Sunday 22 July 2012

Google Penguin Recovery Strategies

The World of Google and SEO

Google has created a business economy all of its own. Through developing arguably the best  search engine they have been able to attract a phenomenal amount of interest form computer users an businesses who relay on internet presence of more significantly eCommerce for their business survival. This has in turn created a secondary industry, the SEO companies, who provide services to help business owners get their websites to the search rankings. Google want everything to look natural as if the links to peoples site came from other webmasters thinking that is a great site so I will link to it. The reality of the situation is that only around 2% of links are natural and the rest are created to fool the Google search engines. This means that the SEO companies are constantly fighting for business to see who can create the most natural looking links so businesses can improve their website search positions.

Google Panda and Penguin

Now from 2011 Google have started to introduce new algorithms to target Webspam  which will look at a sites content and the backlinks and make an algorithmic analysis of whether they think the Google guidelines have been violated and whether in fact the website is actually high quality or just made to look good in the eyes of search engines. Panda was primarily focuses om factors like duplicated content and excessive adverts on site and Penguin more on off site issues like the link profile. Here we will just look at Penguin which hit on the 24th April 2012 with a refresh on 25th May 2012 and what strategies can be employed to recover.

Penguin Recover Checklist

1. Check out your backlink profile and remove and non PR ranked links and ones linking back from sites which are obviously set up for SEO purposes.
2. Check your back link anchor text profile at the page level and check to see that you have no more than 50% of the links with exact match keyword anchor text to the keywords that that page optimised for.If you are over 50% then delete the links or better changed the links to branded terms which involves variants of your business name or generic terms link , click here, more info and it is fine to just use page URL's.
3. Accrue some good quality hand written links for decent quality sites which either have manual article checking like Ezine or have a mechanism for user validation like Hubpages.
4. Complement these with some straight text links from sites with good PR and relevant content.
5. Remove site wide links like blog rolls or multiple links from the same domain.

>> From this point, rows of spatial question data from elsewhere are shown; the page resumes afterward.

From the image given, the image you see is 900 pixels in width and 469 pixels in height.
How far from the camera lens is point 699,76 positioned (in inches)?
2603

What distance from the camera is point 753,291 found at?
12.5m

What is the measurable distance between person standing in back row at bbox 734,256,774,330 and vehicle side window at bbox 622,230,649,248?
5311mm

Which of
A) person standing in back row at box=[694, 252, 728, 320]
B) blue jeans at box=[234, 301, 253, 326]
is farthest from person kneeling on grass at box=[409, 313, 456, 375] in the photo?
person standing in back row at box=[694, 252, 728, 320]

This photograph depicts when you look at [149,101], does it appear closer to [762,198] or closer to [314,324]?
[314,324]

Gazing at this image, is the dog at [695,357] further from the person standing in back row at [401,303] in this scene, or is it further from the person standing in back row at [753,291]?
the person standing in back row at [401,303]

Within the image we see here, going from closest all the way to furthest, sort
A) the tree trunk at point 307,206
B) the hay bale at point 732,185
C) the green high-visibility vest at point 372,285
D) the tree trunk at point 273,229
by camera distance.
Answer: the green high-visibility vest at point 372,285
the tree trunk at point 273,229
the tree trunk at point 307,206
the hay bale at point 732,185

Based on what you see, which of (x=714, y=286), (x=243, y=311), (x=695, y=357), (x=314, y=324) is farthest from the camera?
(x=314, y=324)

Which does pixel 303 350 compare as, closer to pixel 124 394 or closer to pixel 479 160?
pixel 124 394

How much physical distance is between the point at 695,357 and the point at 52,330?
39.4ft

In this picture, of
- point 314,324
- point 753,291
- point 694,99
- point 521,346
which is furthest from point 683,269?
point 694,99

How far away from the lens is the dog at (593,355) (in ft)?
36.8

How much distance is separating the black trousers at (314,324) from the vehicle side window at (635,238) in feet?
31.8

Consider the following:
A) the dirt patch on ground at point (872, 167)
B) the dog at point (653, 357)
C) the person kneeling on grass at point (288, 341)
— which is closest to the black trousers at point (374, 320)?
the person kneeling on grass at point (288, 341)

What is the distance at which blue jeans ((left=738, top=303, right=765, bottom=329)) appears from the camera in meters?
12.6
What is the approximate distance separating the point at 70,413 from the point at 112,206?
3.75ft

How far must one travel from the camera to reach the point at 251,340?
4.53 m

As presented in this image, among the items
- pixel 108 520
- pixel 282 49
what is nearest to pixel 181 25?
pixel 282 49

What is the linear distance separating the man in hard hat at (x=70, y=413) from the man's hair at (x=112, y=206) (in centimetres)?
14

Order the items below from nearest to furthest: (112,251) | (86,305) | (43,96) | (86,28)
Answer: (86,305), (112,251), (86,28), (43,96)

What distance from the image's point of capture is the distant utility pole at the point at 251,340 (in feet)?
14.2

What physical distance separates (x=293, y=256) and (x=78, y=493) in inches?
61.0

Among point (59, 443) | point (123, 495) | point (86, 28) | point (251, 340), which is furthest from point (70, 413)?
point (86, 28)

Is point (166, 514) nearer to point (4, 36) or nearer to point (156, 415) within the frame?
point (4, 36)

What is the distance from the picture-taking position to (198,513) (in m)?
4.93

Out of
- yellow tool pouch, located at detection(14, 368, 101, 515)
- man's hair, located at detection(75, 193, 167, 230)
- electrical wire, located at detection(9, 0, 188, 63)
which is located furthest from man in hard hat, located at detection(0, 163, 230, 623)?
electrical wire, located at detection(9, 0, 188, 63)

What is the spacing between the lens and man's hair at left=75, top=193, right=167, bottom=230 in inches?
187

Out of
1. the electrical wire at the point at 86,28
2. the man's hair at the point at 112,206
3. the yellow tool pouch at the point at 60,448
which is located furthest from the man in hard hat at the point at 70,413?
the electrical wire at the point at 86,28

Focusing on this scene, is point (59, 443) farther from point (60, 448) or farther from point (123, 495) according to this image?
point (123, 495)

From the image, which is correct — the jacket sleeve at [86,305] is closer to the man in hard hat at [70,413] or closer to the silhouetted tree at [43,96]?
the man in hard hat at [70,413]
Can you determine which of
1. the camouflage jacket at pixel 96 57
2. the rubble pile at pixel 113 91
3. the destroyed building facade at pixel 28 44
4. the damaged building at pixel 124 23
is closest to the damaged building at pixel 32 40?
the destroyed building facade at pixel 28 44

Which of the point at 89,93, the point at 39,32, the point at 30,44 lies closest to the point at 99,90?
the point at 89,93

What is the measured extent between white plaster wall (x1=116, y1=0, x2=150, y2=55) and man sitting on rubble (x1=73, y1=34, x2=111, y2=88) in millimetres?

These are the big hitters so now sit back and wait for the next refresh and  monitor your recovery. If nothing happens then you can move the domain to a similar domain, hopefully of a similar age, and then 301 redirect the old pages to the new ones. Then take any good links you have control over and link those to the new site.  This  process has recovered many sites but some then get the penality back after a few weeks when it is passed from the old penalised domain.